(Data for this task)

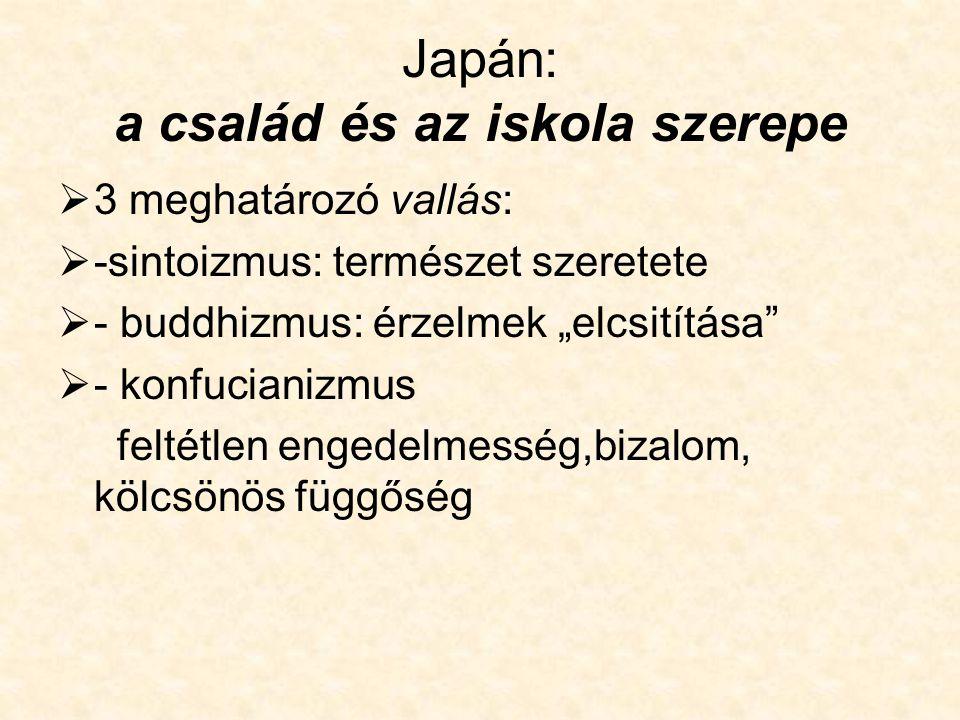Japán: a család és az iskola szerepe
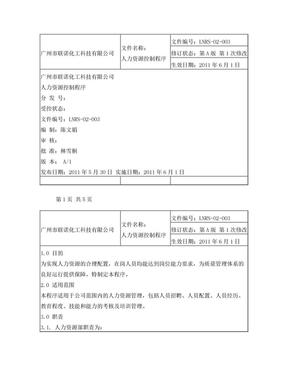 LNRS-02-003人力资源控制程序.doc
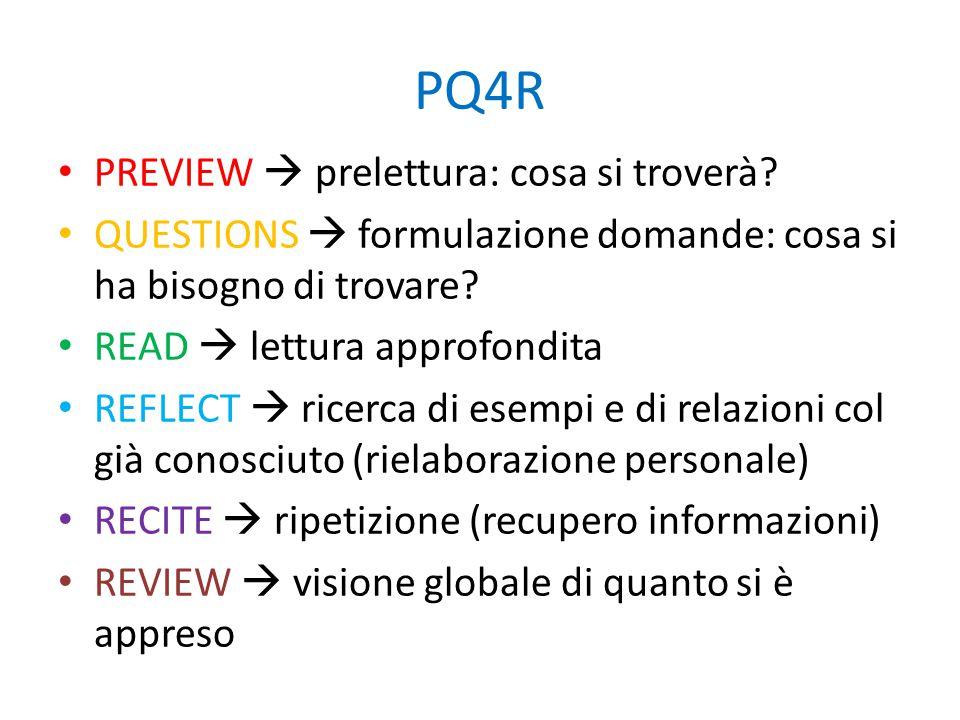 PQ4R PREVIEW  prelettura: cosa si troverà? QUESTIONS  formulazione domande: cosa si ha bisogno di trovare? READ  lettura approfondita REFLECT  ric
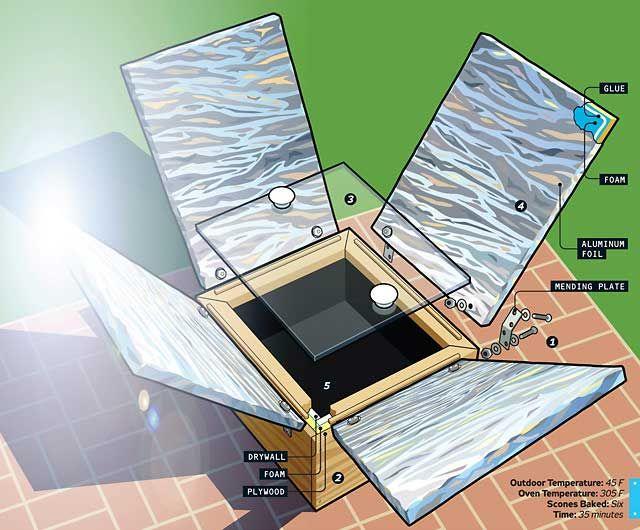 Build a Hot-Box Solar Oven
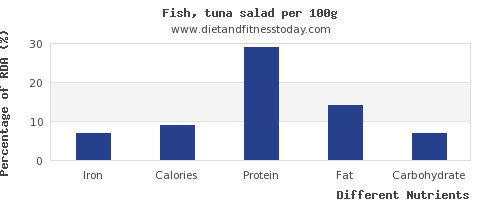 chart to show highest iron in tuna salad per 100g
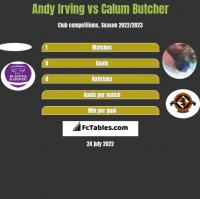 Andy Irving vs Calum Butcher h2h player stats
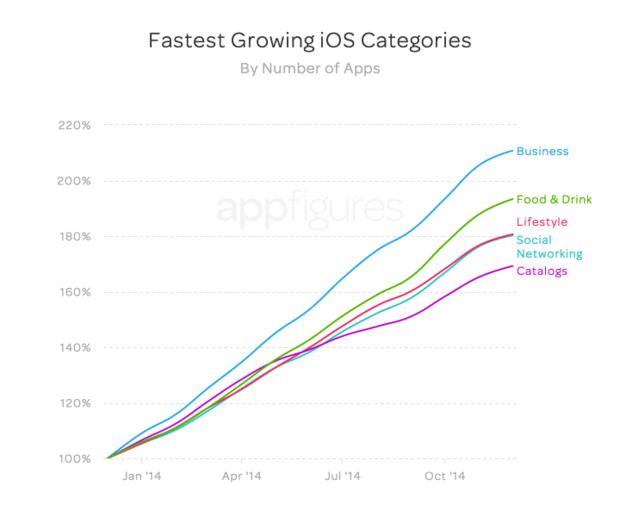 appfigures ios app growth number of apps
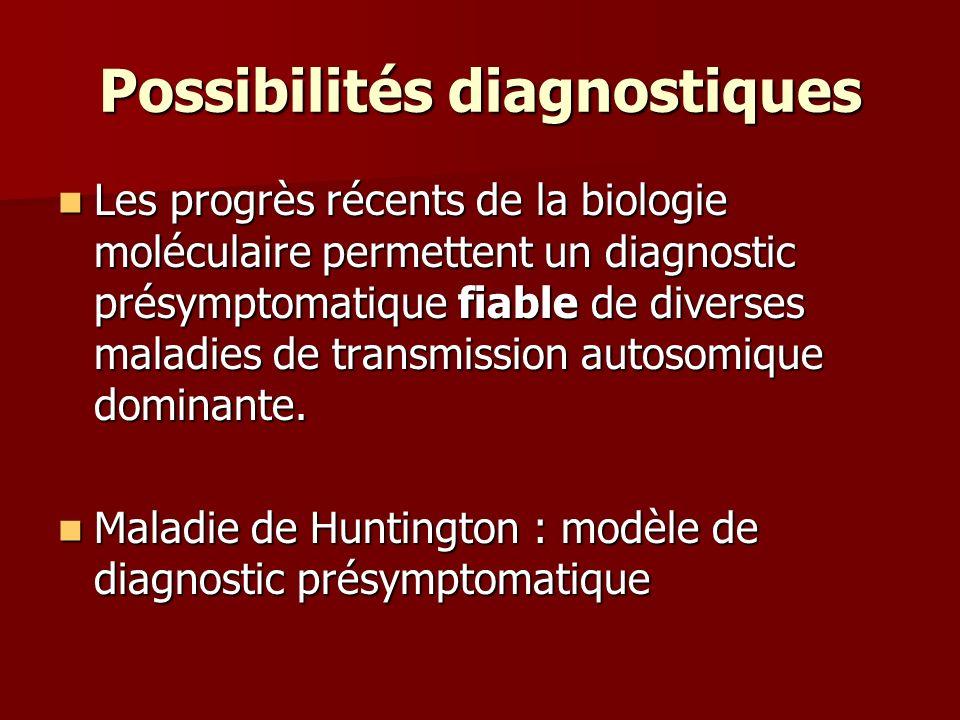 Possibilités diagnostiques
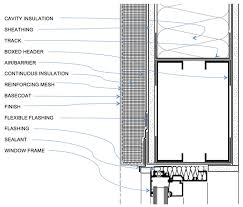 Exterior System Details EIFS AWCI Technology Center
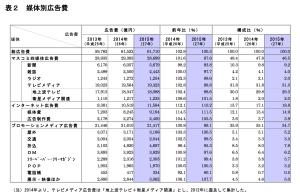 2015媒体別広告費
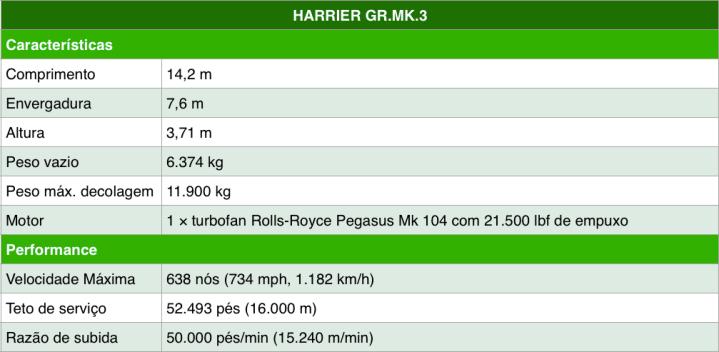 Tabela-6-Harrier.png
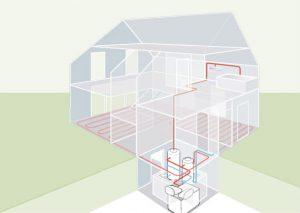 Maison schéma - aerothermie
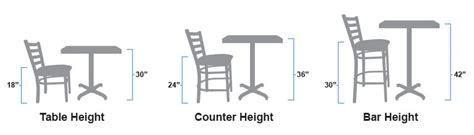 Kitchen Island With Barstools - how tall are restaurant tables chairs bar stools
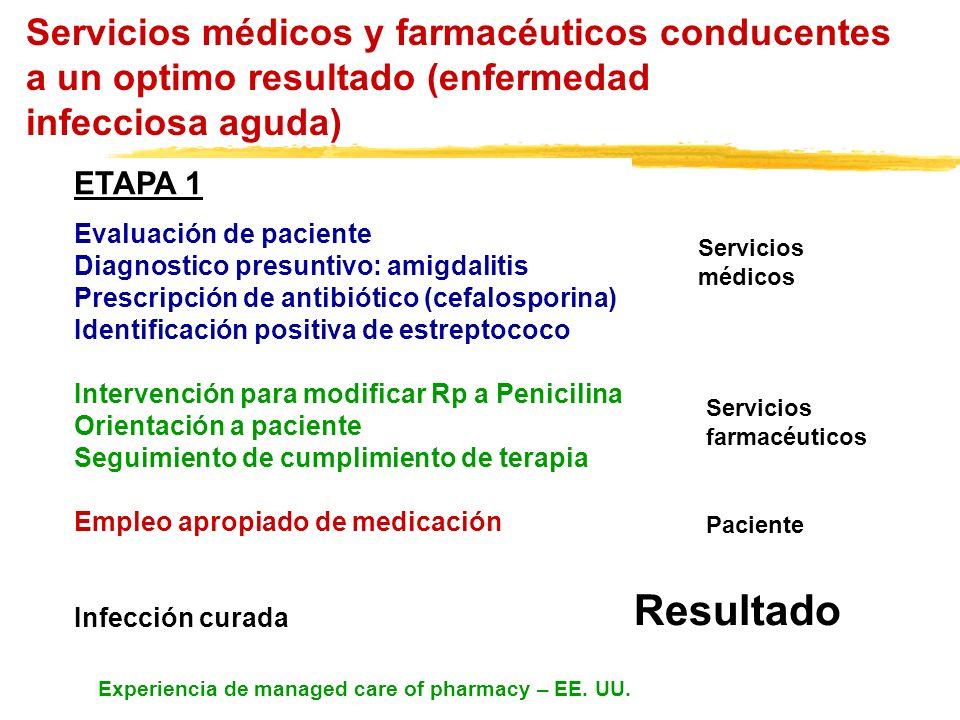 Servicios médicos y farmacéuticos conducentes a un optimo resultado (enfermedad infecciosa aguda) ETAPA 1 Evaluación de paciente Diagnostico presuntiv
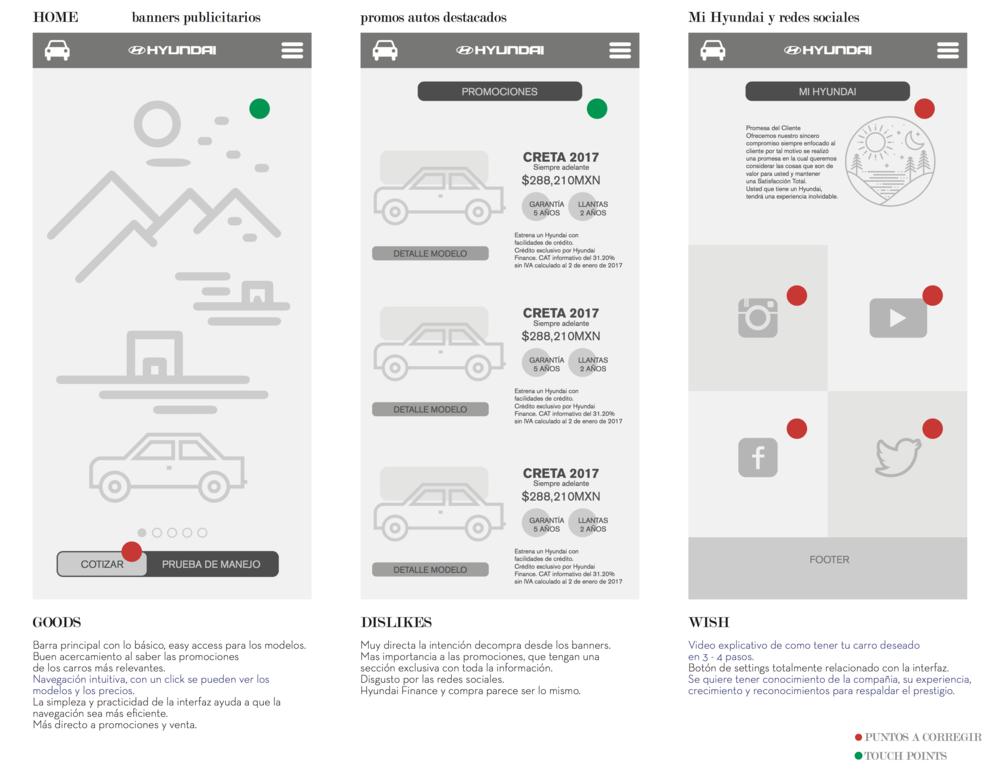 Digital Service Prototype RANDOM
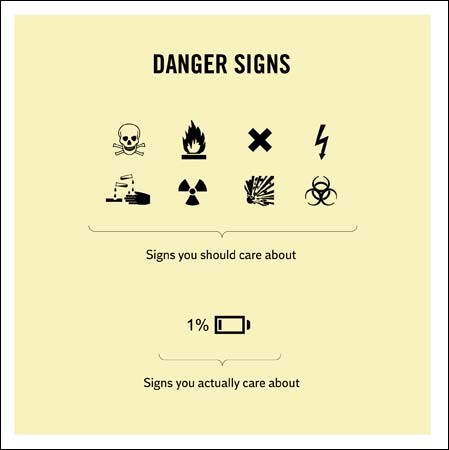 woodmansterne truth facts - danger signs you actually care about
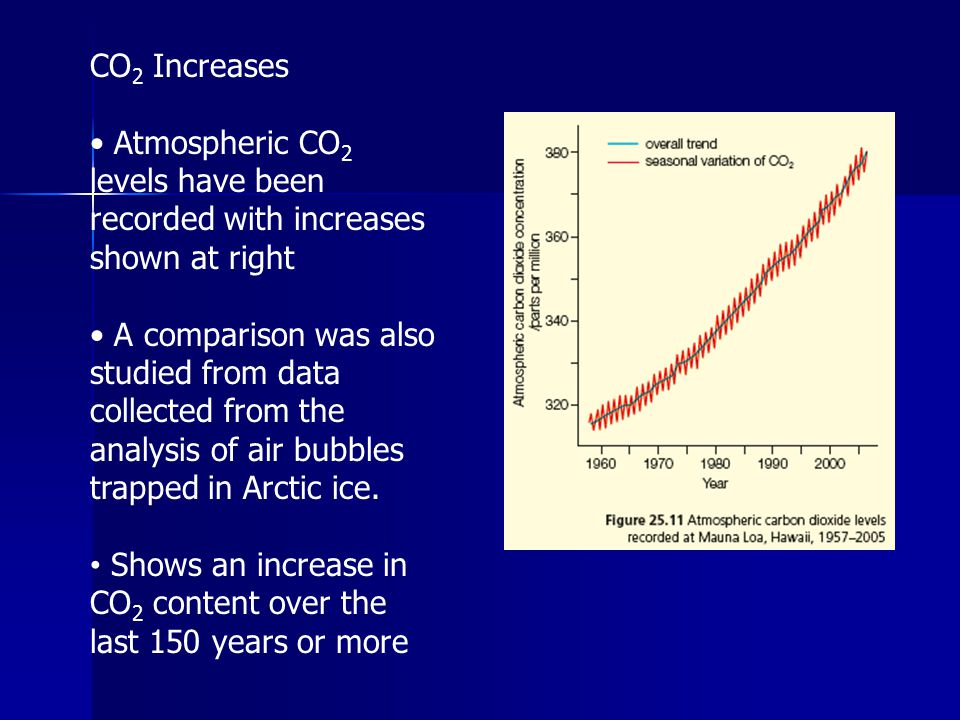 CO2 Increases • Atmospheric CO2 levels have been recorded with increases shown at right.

(End Data for this task)

_Activity_
Although the records contain pictures, return only their text, exactly as written.

_Answer section_
Japán: a család és az iskola szerepe
 LNRS-02-003人力资源控制程序.doc
 PQ4R PREVIEW  prelettura: cosa si troverà? QUESTIONS  formulazione domande: cosa si ha bisogno di trovare? READ  lettura approfondita REFLECT  ric
 Build a Hot-Box Solar Oven
 chart to show highest iron in tuna salad per 100g
 Andy Irving vs Calum Butcher h2h player stats
 appfigures ios app growth number of apps
 Possibilités diagnostiques
 Exterior System Details EIFS AWCI Technology Center
 2015媒体別広告費
 Tabela-6-Harrier.png
 Maison schéma - aerothermie
 Kitchen Island With Barstools - how tall are restaurant tables chairs bar stools
 Servicios médicos y farmacéuticos conducentes a un optimo resultado (enfermedad infecciosa aguda) ETAPA 1 Evaluación de paciente Diagnostico presuntiv
 Digital Service Prototype RANDOM
 woodmansterne truth facts - danger signs you actually care about
 CO2 Increases • Atmospheric CO2 levels have been recorded with increases shown at right.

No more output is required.